Industrial Applicability

本發明實施例公開了一種顯著性檢測方法及其模型的訓練方法、設備及電腦可讀儲存介質，顯著性檢測模型的訓練方法包括：獲取至少一張樣本圖像，其中，至少一張樣本圖像包括屬於預設圖像類型的目標樣本圖像；基於目標樣本圖像中顯著性區域的輪廓缺失情況，對目標樣本圖像進行過濾；利用顯著性檢測模型對經過濾後的樣本圖像進行檢測，得到樣本圖像中關於顯著性區域的預測位置資訊；基於樣本圖像關於顯著性區域的標注位置資訊與預測位置資訊，調整顯著性檢測模型的參數。上述方案，通過對樣本圖像進行篩選再利用篩選後的樣本圖像對顯著性檢測模型進行訓練，能夠提高顯著性檢測模型輸出結果的準確度。 The embodiment of the present invention discloses a saliency detection method and a training method, device and computer-readable storage medium of the model. The training method of the saliency detection model includes: acquiring at least one sample image, wherein at least one sample image The image includes the target sample image belonging to the preset image type; based on the missing contour of the salient region in the target sample image, the target sample image filter the image; use the saliency detection model to detect the filtered sample image to obtain the predicted position information about the salient region in the sample image; based on the marked position information and predicted position information of the salient region in the sample image , adjust the parameters of the saliency detection model.
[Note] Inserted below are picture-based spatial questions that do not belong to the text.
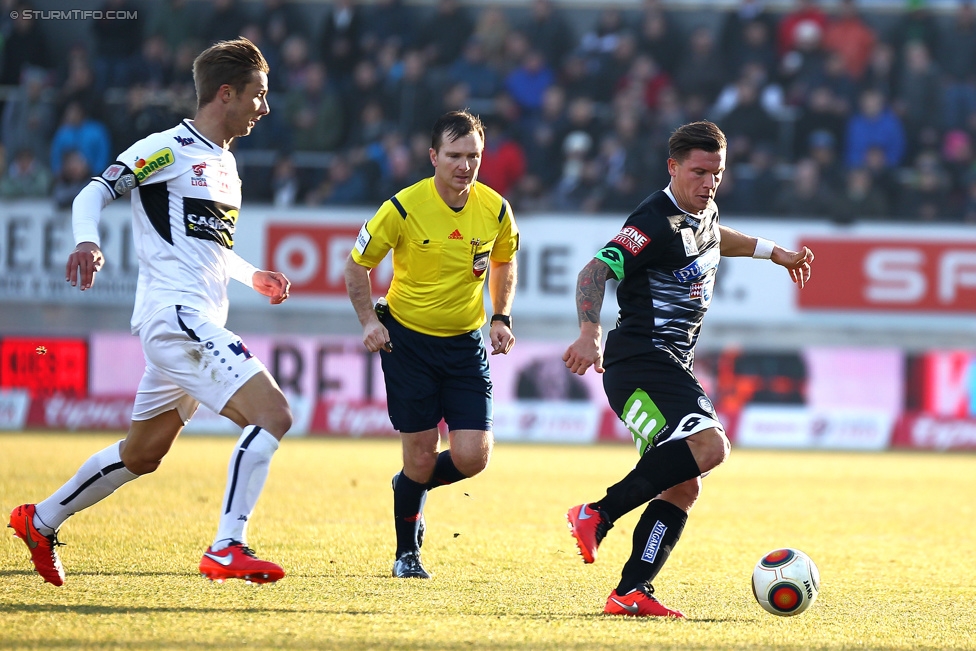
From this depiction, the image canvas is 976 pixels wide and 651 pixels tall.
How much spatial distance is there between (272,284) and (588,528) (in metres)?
1.87

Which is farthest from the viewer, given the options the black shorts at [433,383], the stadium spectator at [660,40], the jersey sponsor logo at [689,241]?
the stadium spectator at [660,40]

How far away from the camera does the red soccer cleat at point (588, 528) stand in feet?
18.1

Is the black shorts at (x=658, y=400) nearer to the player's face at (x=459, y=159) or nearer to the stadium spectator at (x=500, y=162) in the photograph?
the player's face at (x=459, y=159)

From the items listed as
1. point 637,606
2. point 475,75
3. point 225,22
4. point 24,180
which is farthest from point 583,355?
point 225,22

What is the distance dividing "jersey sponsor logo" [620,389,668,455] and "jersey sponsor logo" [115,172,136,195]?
247 cm

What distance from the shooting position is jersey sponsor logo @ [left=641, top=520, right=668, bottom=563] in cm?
562

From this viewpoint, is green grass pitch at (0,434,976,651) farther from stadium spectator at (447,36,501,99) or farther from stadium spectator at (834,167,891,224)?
stadium spectator at (447,36,501,99)

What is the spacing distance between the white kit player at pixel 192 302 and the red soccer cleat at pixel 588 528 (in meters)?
1.35

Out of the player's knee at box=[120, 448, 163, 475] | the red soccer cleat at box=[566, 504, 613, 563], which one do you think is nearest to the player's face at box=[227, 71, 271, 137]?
the player's knee at box=[120, 448, 163, 475]

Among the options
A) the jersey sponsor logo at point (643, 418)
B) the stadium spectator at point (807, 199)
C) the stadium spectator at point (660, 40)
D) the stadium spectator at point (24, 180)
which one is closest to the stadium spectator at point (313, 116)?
the stadium spectator at point (24, 180)

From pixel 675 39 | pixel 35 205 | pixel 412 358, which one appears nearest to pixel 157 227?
pixel 412 358

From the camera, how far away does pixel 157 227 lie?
18.6 ft

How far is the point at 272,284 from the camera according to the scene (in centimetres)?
584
In the above solution, the accuracy of the output result of the saliency detection model can be improved by screening the sample images and then using the filtered sample images to train the saliency detection model.

S11~S14:步驟 S11~S14: Steps

Claims

A training method for a saliency detection model, the method is executed by an electronic device, the method includes: acquiring at least one sample image, wherein the at least one sample image includes a target sample belonging to a preset image type image; filter the target sample image based on the missing outline of the saliency region in the target sample image; use a saliency detection model to detect the filtered sample image to obtain the The predicted position information about the saliency region in the sample image; based on the marked position information about the saliency region in the sample image and the predicted position information, the parameters of the saliency detection model are adjusted; wherein, the Filtering the target sample image based on the missing contour of the salient region in the target sample image includes: filling the contour of the salient region in the target sample image to obtain a filled sample image obtaining the difference with respect to the saliency region in the filling sample image and the target sample image; and filtering the target sample image when the difference meets a preset requirement.
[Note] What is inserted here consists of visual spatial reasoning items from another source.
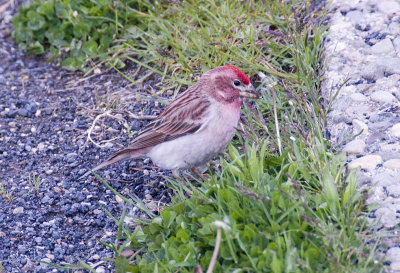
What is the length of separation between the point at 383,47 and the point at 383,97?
820 millimetres

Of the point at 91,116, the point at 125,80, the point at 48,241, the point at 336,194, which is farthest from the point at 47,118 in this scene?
the point at 336,194

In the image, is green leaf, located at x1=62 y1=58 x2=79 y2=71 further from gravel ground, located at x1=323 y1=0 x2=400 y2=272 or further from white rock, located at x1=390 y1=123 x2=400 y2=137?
white rock, located at x1=390 y1=123 x2=400 y2=137

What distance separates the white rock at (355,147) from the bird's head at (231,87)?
0.90 meters

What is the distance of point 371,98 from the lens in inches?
197

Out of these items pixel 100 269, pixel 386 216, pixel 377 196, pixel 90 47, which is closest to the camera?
pixel 386 216

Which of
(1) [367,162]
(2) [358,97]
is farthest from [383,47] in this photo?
(1) [367,162]

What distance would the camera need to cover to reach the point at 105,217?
4867 millimetres

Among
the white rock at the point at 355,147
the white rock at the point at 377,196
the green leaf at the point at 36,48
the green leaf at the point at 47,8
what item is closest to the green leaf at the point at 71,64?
the green leaf at the point at 36,48

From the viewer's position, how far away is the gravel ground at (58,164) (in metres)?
4.60

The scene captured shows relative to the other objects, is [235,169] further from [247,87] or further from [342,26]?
[342,26]

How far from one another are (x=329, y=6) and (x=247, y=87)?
171cm

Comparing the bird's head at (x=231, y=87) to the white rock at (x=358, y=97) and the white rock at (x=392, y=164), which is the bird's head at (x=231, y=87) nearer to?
the white rock at (x=358, y=97)

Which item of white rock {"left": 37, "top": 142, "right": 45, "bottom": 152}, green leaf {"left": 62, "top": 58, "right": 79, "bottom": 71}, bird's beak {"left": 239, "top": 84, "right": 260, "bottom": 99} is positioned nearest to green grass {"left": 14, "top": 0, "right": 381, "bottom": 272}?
bird's beak {"left": 239, "top": 84, "right": 260, "bottom": 99}

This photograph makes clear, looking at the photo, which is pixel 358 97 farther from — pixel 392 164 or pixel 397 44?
pixel 392 164
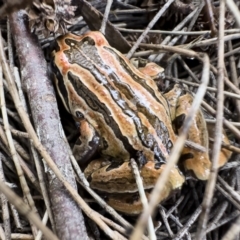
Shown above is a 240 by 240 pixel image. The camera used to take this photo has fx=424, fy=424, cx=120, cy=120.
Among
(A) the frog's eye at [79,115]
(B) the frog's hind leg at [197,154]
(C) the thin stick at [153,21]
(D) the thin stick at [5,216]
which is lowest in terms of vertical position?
(D) the thin stick at [5,216]

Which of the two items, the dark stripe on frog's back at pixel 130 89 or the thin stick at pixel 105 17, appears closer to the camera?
the dark stripe on frog's back at pixel 130 89

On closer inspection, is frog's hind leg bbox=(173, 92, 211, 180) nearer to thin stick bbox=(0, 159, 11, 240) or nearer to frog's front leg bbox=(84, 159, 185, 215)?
frog's front leg bbox=(84, 159, 185, 215)

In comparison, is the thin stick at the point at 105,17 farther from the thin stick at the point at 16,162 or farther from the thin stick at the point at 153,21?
the thin stick at the point at 16,162

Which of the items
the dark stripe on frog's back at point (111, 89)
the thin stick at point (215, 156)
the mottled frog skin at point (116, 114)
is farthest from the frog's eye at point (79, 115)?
the thin stick at point (215, 156)

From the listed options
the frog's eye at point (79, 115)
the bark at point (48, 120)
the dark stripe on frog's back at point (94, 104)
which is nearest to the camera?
the bark at point (48, 120)

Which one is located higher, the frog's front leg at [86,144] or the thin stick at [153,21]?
the thin stick at [153,21]

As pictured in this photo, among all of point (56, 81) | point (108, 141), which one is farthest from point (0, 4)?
point (108, 141)
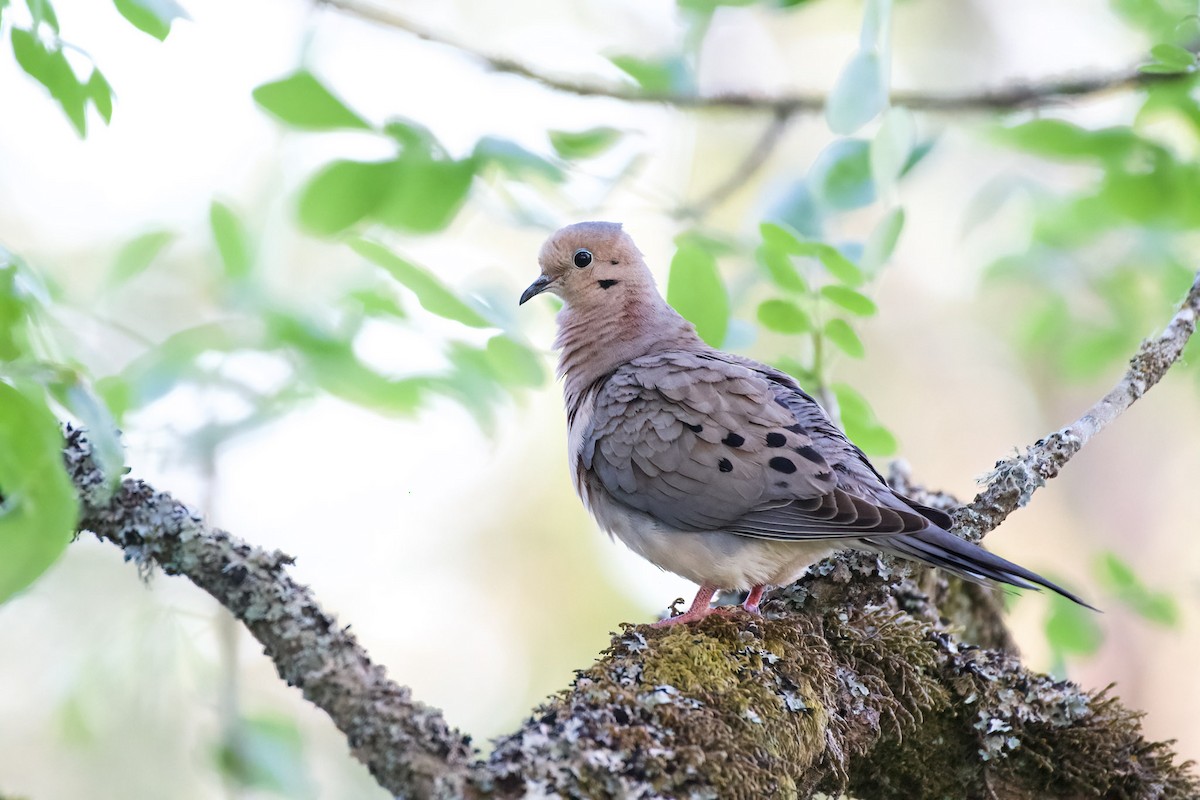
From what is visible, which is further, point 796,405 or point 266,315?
point 796,405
The method according to claim 1, wherein the preset requirement is that the difference is greater than a preset difference value; the contour of the salient region in the target sample image is filled to obtain a filled sample image Like, including: Perform a closing operation on the target sample image to obtain the fill-in sample image; the obtaining the difference between the fill-in sample image and the target sample image with respect to the salient region includes: obtaining the saliency region Fill in the first area of the sample image with respect to the saliency region, and the second area of the target sample image with respect to the saliency region; determine the difference between the first area and the second area for the difference.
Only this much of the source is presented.